By night (and by weekend), he applies those same skills to perfecting the homebrewed Vienna lager that has become a family favorite.
Zajac started homebrewing earlier than most — before he was even old enough to buy beer. An aspiring young chemist, he did some research into the brewing process and thought, “Hey, I can do this.” So, he went to a homebrew shop and purchased a $50 kit that came with everything he needed to get started. “I’ve been doing it ever since,” he says.
Zajac’s passion for brewing didn’t just provide him with delicious beer. It also helped him bond with the woman who would become his wife. (Single people, take note.) “I met my wife, Holly, in undergrad,” he says. “One of our first dates was to homebrew a batch.”
During his graduate studies and postdoc in chemistry, Zajac took a short break from his homebrewing hobby. Then, he “got a real job,” he and Holly bought a house, and he decided to get back into it.
By then, he’d outgrown the $50 beginning brewer system. So, he outfitted his basement and built a whole new system from scratch. The result was a one-tier, three-pot system similar to the BrewScuptures available from our friends over at MoreBeer!
At first, he was using chest freezers for his fermentation unit. It worked fine, but then his father-in-law got a taste for Zajac’s Vienna lager, which also happens to be both Matt and Holly’s favorite. He needed to scale up his production to meet his family’s demand, which meant he needed a different temperature control system. He bought an upright freezer, but after a year, it died. He was back to square one.

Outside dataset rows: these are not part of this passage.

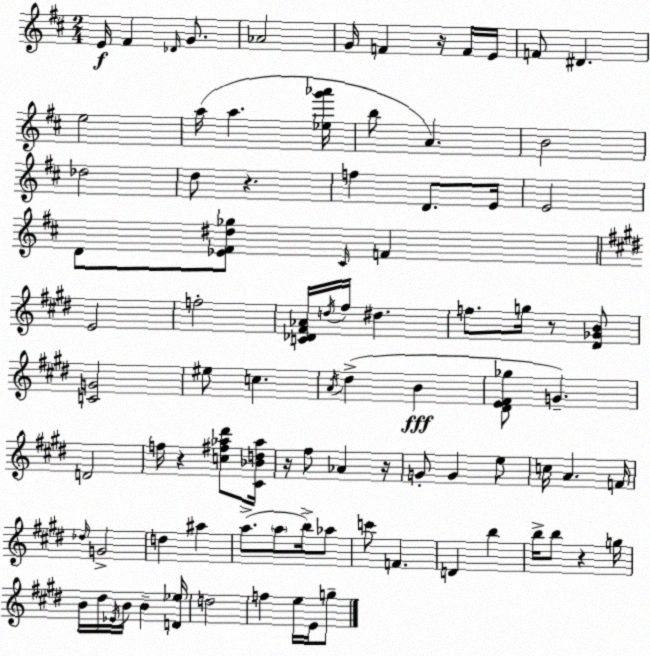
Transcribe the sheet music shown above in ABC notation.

X:1
T:Untitled
M:2/4
L:1/4
K:D
E/4 ^F _D/4 G/2 _A2 G/4 F z/4 F/4 E/4 F/2 ^D e2 a/4 a [_eg'_a']/4 b/2 A B2 _d2 d/2 z f D/2 E/4 E2 D/2 [_E^F^d_g]/2 ^C/4 F E2 f2 [C_D^F_A]/4 d/4 ^f/4 ^d f/2 g/4 z/2 [^D_GB]/2 [CG]2 ^e/2 c A/4 ^d B [^DE^F_g]/2 G D2 f/4 z [c^f_a^d']/2 [^C_Bd_a]/4 z/4 ^f/2 _A z/4 G/2 G e/2 c/4 A F/4 _d/4 G2 d ^a a/2 a/2 b/4 _a/2 c'/2 F D b b/4 b/2 z g/4 B/4 ^d/4 _E/4 B/4 B [D_e]/4 d2 f e/4 E/4 g/2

All brewing requires precision. But Vienna lager is particularly finicky, especially the way Zajac makes it.
It starts with specialty malt products from Weyermann. Zajac has a lab in his basement, where he does his own propagation and brings the yeast cell count up to what he needs. Then he does a viability test. “I’m very careful about my pitch rates,” he says.
The fermentation process requires very tight temperature control, which is made even more complicated because it’s a ramp. He pitches the yeast at 44°F, then ramps it up to 50°F over three days and leaves it for a week. Then, he ramps it up to 62°F over five days and holds it there for three days. Finally, he drops the temperature three degrees per day until it reaches the mid-30s.

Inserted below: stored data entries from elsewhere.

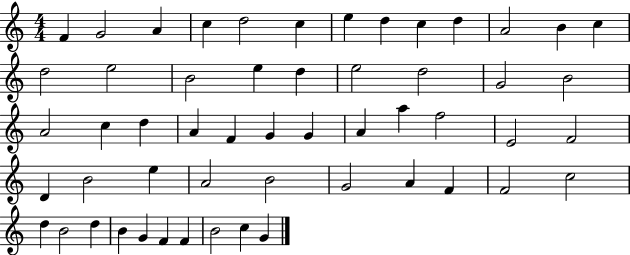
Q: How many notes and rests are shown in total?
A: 54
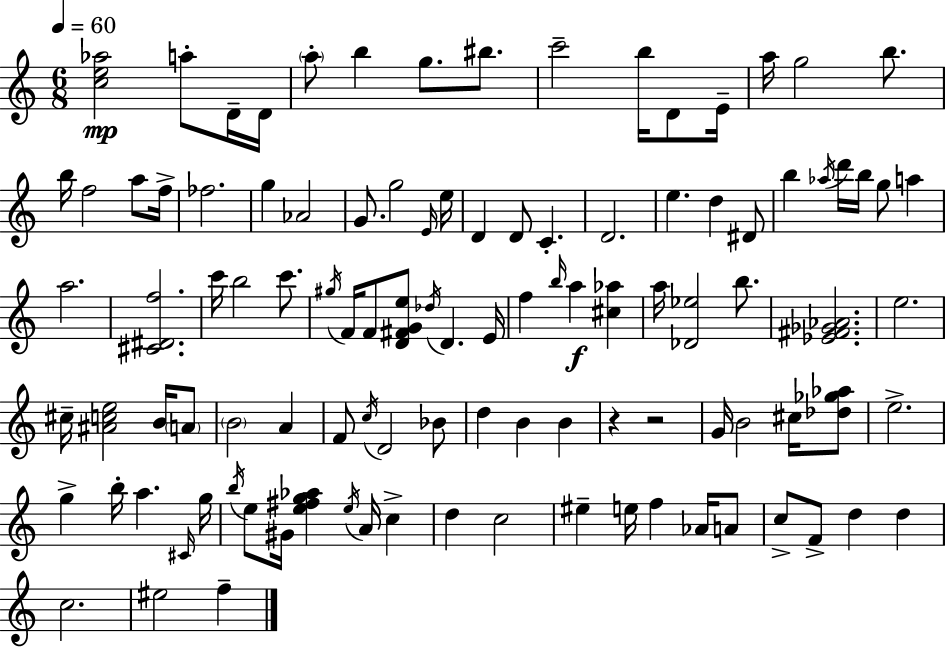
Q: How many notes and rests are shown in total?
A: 106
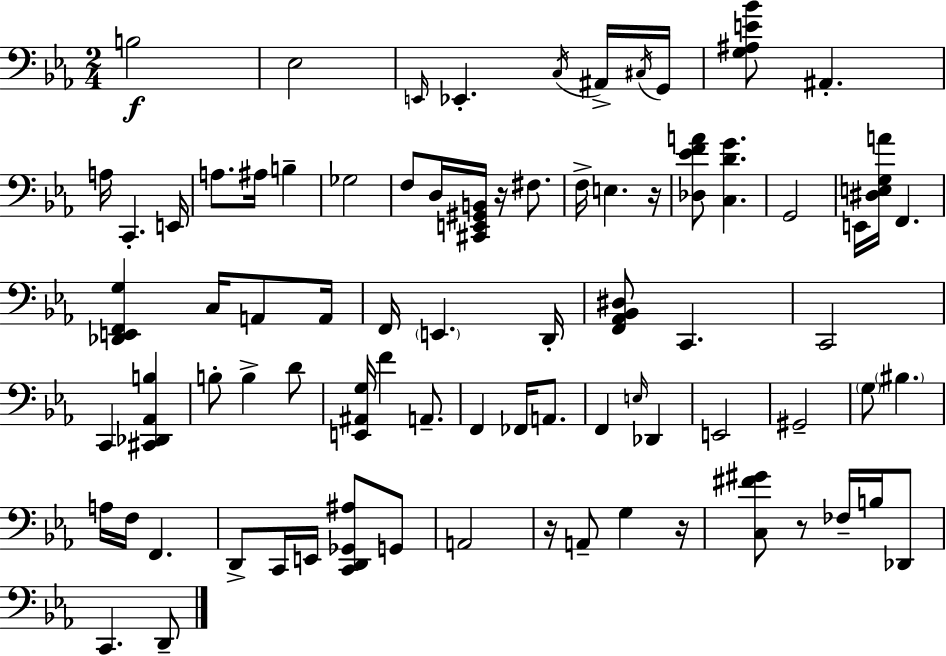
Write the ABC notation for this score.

X:1
T:Untitled
M:2/4
L:1/4
K:Cm
B,2 _E,2 E,,/4 _E,, C,/4 ^A,,/4 ^C,/4 G,,/4 [G,^A,E_B]/2 ^A,, A,/4 C,, E,,/4 A,/2 ^A,/4 B, _G,2 F,/2 D,/4 [^C,,E,,^G,,B,,]/4 z/4 ^F,/2 F,/4 E, z/4 [_D,_EFA]/2 [C,DG] G,,2 E,,/4 [^D,E,G,A]/4 F,, [_D,,E,,F,,G,] C,/4 A,,/2 A,,/4 F,,/4 E,, D,,/4 [F,,_A,,_B,,^D,]/2 C,, C,,2 C,, [^C,,_D,,_A,,B,] B,/2 B, D/2 [E,,^A,,G,]/4 F A,,/2 F,, _F,,/4 A,,/2 F,, E,/4 _D,, E,,2 ^G,,2 G,/2 ^B, A,/4 F,/4 F,, D,,/2 C,,/4 E,,/4 [C,,D,,_G,,^A,]/2 G,,/2 A,,2 z/4 A,,/2 G, z/4 [C,^F^G]/2 z/2 _F,/4 B,/4 _D,,/2 C,, D,,/2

The goal is to control fermentation byproducts, like diacetyl. These byproducts impart a buttery flavor, which is not desirable in this type of beer. “If you don’t accurately control the temperature,” Zajac says, “you don’t allow yeast to convert the byproducts into flavorless compounds.”

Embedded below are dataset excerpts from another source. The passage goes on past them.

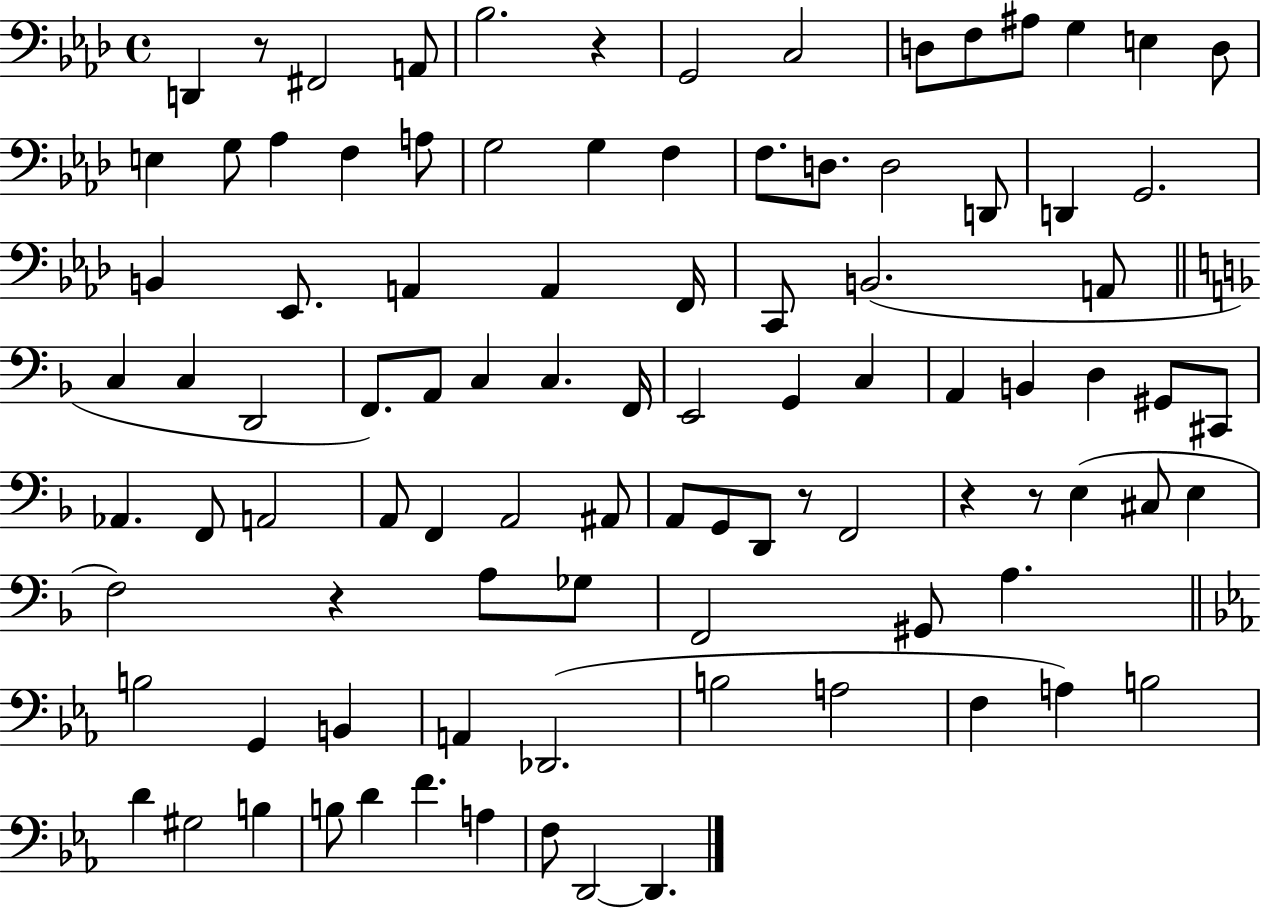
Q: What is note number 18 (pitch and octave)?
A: G3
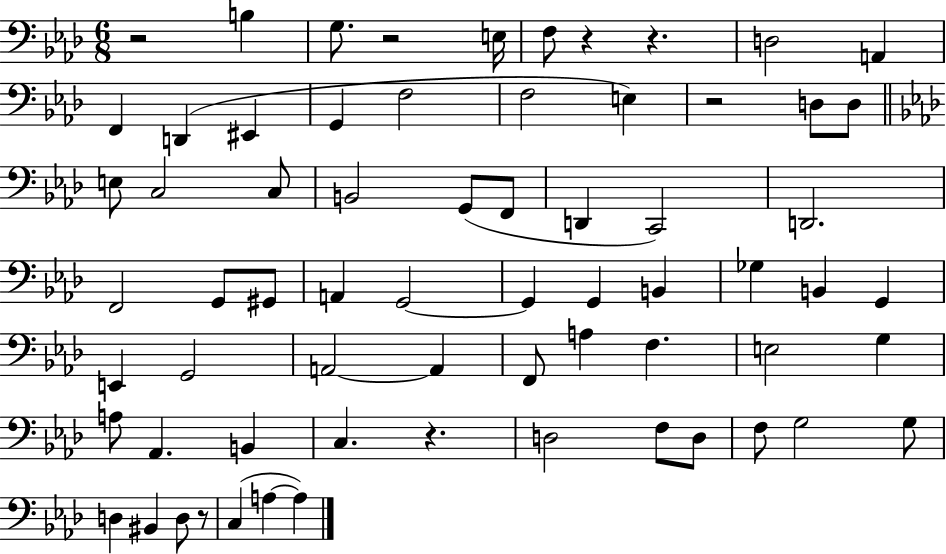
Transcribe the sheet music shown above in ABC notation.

X:1
T:Untitled
M:6/8
L:1/4
K:Ab
z2 B, G,/2 z2 E,/4 F,/2 z z D,2 A,, F,, D,, ^E,, G,, F,2 F,2 E, z2 D,/2 D,/2 E,/2 C,2 C,/2 B,,2 G,,/2 F,,/2 D,, C,,2 D,,2 F,,2 G,,/2 ^G,,/2 A,, G,,2 G,, G,, B,, _G, B,, G,, E,, G,,2 A,,2 A,, F,,/2 A, F, E,2 G, A,/2 _A,, B,, C, z D,2 F,/2 D,/2 F,/2 G,2 G,/2 D, ^B,, D,/2 z/2 C, A, A,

Since fermentation is exothermic, you have to control the exotherm, which means the ambient temperature needs to be below the fermentation temperature.
This isn’t the only specific requirement Zajac had. He also needed something big enough to fit his conical. So, he started thinking about a walk-in. “The walk-in cooler was attractive since it could accommodate all of my cooling needs, so I could do away with my chest freezers,” he says. “But the price was a serious deterrent since even units in mediocre shape were ~$4000, and new units were twice that.”
Zajac looked online, and that’s how he found the CoolBot. Although he had no experience in construction, he thought “the project looked like a lot of fun.”
He made a few trips to Home Depot and went to a builders auction, where he got a great deal on insulation (“I would have paid ~$1000 at Home Depot, but the builders auction practically gave it away”). In total, he spent $2100 building his walk-in cooler, which he notes was significantly less expensive than the alternatives and also allowed him to design it to the exact dimensions he needs.
So, how does he achieve the ramp required for the lager? He keeps the cooler at a steady 37°F and uses radiant floor heaters taped to the conical to control the temperature ups and downs. About the CoolBot, Zajac says: “It’s really robust. I haven’t had any issues with it. I plugged it in. It worked right out of the box, and I haven’t looked back.”
In addition to making their own brew, the Zajacs are also both BJCP (Beer Judge Certification Program) certified. They judge brewing competitions together at least four times a year.
Holly likes maltier beers, but also judges IPAs and Belgian beers, while Matt enjoys lagers and specialty beers made with unusual ingredients.
This means he gets to try some pretty interesting brews, which can be both very good and very bad. For example, Zajac notes that one year at the National Homebrew Competition, he tasted a beer made with Spam. “It was the worst beer I’d ever had,” he says. “It was so disgusting.”
On the flip side, he notes that there are some excellent things happening in the sour beer category. He’s had a beer made with fox grapes (common in Pennsylvania) aged in French oak that he says was “very unique, very delicious.” He also tried a brew that was aged over berries and soured in a rum barrel for three years. “It was incredible beer,” he notes. “It ended up winning first or second in Best in Show.” Sounds delicious!
If you’re in southeastern Pennsylvania and would like to learn what’s new and exciting in the local homebrew scene, check out Bruclear Homebrew Club, where the Zajacs are members. They hold regular meetings, attend and host events, and have a growing library of resources for essential brewing information.